Collected data

↓↓↓

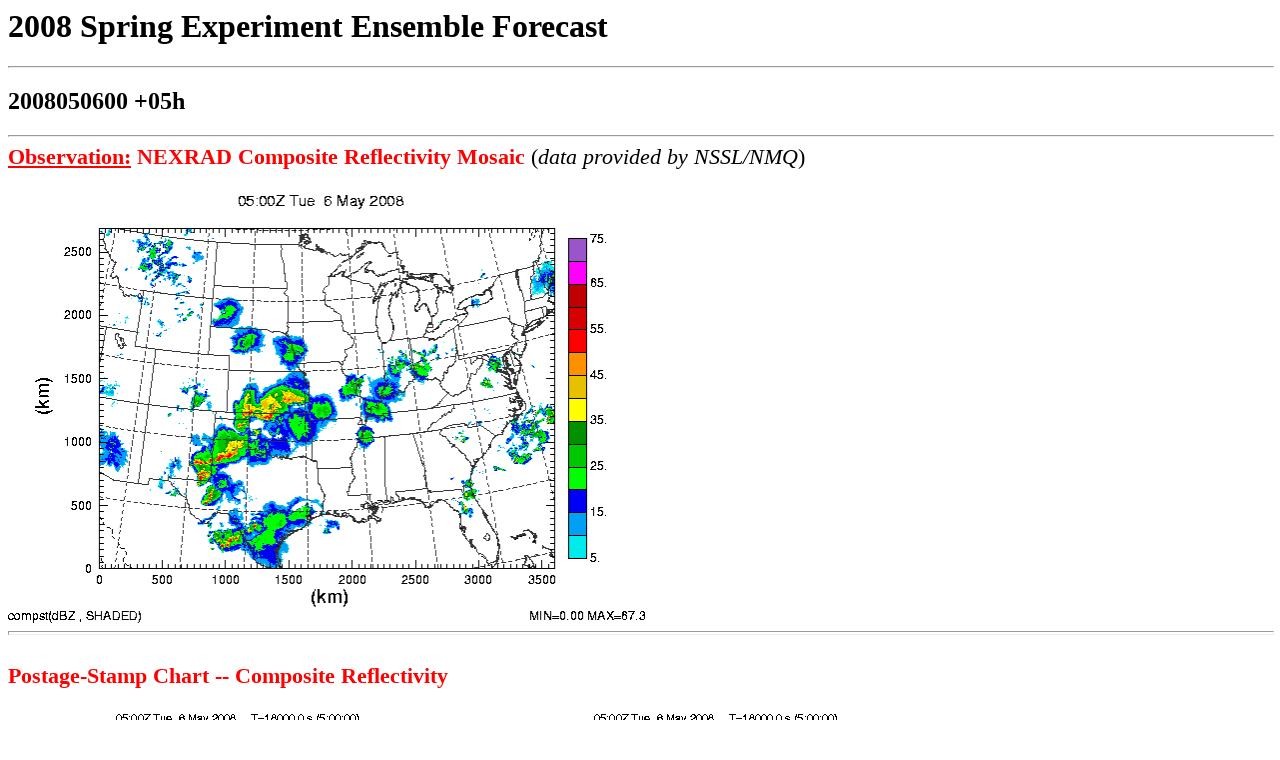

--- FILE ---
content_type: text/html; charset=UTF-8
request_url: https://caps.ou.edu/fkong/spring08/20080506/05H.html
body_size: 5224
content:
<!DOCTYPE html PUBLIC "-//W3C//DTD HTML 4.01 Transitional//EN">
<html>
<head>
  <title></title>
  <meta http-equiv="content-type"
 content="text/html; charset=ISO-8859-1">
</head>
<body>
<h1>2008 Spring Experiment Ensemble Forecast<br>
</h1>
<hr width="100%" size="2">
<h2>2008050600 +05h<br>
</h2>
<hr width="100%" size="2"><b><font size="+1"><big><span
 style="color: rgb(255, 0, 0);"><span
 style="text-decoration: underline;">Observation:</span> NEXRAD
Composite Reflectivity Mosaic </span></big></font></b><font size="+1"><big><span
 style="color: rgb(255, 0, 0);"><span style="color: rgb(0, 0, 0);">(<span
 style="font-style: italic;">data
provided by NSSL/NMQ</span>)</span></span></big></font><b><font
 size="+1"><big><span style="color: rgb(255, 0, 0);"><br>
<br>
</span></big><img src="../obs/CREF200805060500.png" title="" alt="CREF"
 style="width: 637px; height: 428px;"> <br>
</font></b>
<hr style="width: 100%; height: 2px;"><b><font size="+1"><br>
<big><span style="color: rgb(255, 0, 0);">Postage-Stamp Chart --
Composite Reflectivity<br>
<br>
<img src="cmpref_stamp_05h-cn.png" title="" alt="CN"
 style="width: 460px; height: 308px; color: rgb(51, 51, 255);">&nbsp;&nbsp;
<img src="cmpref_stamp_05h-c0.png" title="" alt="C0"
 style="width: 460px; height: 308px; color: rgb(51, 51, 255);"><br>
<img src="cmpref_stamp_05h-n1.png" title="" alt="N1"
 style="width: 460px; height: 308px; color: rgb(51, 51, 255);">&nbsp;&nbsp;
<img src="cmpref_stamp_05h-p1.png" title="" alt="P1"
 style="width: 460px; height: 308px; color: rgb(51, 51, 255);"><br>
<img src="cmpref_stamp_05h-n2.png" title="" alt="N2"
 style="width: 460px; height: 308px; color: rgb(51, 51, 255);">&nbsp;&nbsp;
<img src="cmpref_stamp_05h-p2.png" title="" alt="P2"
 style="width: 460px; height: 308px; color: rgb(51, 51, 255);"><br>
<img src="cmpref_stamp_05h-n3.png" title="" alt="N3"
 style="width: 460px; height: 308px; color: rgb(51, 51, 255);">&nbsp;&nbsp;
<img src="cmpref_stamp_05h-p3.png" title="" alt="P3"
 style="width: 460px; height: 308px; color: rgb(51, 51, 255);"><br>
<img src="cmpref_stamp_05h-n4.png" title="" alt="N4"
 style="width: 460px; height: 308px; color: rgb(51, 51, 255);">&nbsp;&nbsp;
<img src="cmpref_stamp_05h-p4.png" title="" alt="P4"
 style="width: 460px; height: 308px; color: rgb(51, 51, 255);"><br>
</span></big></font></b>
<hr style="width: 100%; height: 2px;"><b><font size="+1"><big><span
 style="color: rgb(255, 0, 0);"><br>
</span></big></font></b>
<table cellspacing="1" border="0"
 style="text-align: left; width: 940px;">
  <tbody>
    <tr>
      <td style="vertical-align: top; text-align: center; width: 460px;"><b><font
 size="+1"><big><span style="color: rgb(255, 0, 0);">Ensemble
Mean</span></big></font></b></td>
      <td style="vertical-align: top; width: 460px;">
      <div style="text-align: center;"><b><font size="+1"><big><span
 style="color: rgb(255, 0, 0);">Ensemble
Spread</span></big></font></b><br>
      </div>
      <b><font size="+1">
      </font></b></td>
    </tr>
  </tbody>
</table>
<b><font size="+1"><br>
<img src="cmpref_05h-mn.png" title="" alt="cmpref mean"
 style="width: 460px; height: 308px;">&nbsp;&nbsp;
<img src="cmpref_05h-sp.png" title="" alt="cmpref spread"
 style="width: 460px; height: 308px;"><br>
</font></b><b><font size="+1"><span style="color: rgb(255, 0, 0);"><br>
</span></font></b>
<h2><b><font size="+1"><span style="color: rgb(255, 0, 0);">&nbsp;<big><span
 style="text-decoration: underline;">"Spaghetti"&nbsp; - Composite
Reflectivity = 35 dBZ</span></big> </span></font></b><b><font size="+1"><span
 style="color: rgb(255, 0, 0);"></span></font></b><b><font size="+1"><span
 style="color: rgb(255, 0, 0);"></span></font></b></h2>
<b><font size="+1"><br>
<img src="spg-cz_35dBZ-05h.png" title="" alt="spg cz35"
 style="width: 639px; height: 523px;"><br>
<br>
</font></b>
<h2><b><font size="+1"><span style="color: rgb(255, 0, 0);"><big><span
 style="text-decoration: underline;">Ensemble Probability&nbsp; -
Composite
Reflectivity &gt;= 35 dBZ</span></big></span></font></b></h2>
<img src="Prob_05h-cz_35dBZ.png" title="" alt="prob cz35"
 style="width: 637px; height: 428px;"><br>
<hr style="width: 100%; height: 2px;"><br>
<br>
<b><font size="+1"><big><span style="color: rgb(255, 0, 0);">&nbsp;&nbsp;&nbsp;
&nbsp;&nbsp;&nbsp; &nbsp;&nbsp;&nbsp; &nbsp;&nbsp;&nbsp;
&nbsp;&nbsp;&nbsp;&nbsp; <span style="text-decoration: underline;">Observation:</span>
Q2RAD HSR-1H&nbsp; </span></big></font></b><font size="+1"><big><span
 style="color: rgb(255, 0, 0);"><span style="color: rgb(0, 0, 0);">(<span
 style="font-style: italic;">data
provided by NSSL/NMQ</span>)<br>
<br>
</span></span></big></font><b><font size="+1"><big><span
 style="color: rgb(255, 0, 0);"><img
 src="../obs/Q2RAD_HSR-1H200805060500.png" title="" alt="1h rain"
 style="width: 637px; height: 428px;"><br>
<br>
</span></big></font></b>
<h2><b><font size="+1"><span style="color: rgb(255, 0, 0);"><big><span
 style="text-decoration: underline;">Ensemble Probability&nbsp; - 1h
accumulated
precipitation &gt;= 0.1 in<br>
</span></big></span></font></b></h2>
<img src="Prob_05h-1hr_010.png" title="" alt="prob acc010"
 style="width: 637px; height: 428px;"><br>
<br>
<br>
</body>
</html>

↑↑↑

=== Problem statement ===
Write out the lines from the one containing "accumulated" through the last line of the records above. Include both of those lines and nothing else.

=== Solved problem ===
accumulated
precipitation &gt;= 0.1 in<br>
</span></big></span></font></b></h2>
<img src="Prob_05h-1hr_010.png" title="" alt="prob acc010"
 style="width: 637px; height: 428px;"><br>
<br>
<br>
</body>
</html>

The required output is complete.